◆ STATED EXERCISE ◆
Copy every one of the following records word for word, changing nothing.

======== RECORDS SUPPLIED

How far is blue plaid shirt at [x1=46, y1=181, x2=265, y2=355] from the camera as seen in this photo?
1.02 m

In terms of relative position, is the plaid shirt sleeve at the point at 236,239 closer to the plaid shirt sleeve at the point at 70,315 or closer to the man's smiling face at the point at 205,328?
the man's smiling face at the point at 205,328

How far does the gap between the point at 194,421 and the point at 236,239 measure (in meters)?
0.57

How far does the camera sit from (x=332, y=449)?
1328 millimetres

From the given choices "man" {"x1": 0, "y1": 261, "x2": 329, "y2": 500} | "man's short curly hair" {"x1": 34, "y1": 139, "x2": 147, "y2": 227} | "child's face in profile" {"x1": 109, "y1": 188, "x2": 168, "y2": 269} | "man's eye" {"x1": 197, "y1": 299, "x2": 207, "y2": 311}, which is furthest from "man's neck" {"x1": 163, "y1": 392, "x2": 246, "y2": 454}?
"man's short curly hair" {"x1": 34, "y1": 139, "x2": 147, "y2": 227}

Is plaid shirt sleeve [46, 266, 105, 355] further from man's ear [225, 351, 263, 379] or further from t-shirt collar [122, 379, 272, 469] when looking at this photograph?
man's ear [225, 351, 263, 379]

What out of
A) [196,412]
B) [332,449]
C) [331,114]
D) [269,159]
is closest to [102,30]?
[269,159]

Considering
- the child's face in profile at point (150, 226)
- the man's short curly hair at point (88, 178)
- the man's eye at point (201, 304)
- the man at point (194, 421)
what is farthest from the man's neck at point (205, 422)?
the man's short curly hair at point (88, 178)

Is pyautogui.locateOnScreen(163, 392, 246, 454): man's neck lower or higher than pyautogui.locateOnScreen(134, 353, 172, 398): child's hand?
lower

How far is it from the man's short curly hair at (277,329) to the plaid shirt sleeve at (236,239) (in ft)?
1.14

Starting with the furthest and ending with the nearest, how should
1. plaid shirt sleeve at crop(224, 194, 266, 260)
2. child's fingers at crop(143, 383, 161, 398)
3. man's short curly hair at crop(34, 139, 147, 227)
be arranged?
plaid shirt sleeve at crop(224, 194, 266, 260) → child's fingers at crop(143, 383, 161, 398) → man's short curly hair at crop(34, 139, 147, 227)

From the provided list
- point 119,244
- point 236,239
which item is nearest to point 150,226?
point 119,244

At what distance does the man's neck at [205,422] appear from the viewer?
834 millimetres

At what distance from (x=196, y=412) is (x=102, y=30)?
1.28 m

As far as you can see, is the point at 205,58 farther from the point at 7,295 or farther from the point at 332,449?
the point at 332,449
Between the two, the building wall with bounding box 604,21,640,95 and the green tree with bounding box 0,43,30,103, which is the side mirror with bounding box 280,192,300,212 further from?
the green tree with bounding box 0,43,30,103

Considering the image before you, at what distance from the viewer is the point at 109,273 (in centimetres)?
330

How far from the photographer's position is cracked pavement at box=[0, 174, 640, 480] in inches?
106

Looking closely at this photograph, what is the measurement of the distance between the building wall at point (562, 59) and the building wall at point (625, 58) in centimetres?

================

◆ OUTPUT BELOW ◆
How far is blue plaid shirt at [x1=46, y1=181, x2=265, y2=355] from the camera as seen in this photo?
1.02 m

In terms of relative position, is the plaid shirt sleeve at the point at 236,239 closer to the plaid shirt sleeve at the point at 70,315 or closer to the man's smiling face at the point at 205,328?
the man's smiling face at the point at 205,328

How far does the gap between the point at 194,421 and the point at 236,239 measure (in meters)?
0.57

How far does the camera sit from (x=332, y=449)?
1328 millimetres

From the given choices "man" {"x1": 0, "y1": 261, "x2": 329, "y2": 500} | "man's short curly hair" {"x1": 34, "y1": 139, "x2": 147, "y2": 227} | "child's face in profile" {"x1": 109, "y1": 188, "x2": 168, "y2": 269} | "man's eye" {"x1": 197, "y1": 299, "x2": 207, "y2": 311}, which is furthest from "man's neck" {"x1": 163, "y1": 392, "x2": 246, "y2": 454}?
"man's short curly hair" {"x1": 34, "y1": 139, "x2": 147, "y2": 227}

Is plaid shirt sleeve [46, 266, 105, 355] further from man's ear [225, 351, 263, 379] or further from t-shirt collar [122, 379, 272, 469] when looking at this photograph?
man's ear [225, 351, 263, 379]

What out of
A) [196,412]
B) [332,449]
C) [331,114]
D) [269,159]
is closest to [102,30]?
[269,159]

Considering
- the child's face in profile at point (150, 226)
- the man's short curly hair at point (88, 178)
- the man's eye at point (201, 304)
- the man at point (194, 421)
what is farthest from the man's neck at point (205, 422)?
the man's short curly hair at point (88, 178)

Is pyautogui.locateOnScreen(163, 392, 246, 454): man's neck lower or higher than pyautogui.locateOnScreen(134, 353, 172, 398): child's hand?
lower

How far is it from the man's short curly hair at (277,329) to the plaid shirt sleeve at (236,239) (in ft)?
1.14

Starting with the furthest and ending with the nearest, how should
1. plaid shirt sleeve at crop(224, 194, 266, 260)
2. child's fingers at crop(143, 383, 161, 398)
3. man's short curly hair at crop(34, 139, 147, 227)
be arranged?
plaid shirt sleeve at crop(224, 194, 266, 260) → child's fingers at crop(143, 383, 161, 398) → man's short curly hair at crop(34, 139, 147, 227)

From the provided list
- point 119,244
- point 236,239
which item is nearest to point 150,226?
point 119,244

At what distance does the man's neck at [205,422] appear from the viewer?
834 millimetres

At what distance from (x=196, y=412) is (x=102, y=30)?
1.28 m

As far as you can see, is the point at 205,58 farther from the point at 7,295 or farther from the point at 332,449?
the point at 332,449
Between the two, the building wall with bounding box 604,21,640,95 and the green tree with bounding box 0,43,30,103, which is the side mirror with bounding box 280,192,300,212 further from?
the green tree with bounding box 0,43,30,103

Considering the image before you, at what distance from the viewer is the point at 109,273 (in centimetres)?
330

How far from the photographer's position is cracked pavement at box=[0, 174, 640, 480] in inches?
106

Looking closely at this photograph, what is the measurement of the distance between the building wall at point (562, 59) and the building wall at point (625, 58) in centimetres?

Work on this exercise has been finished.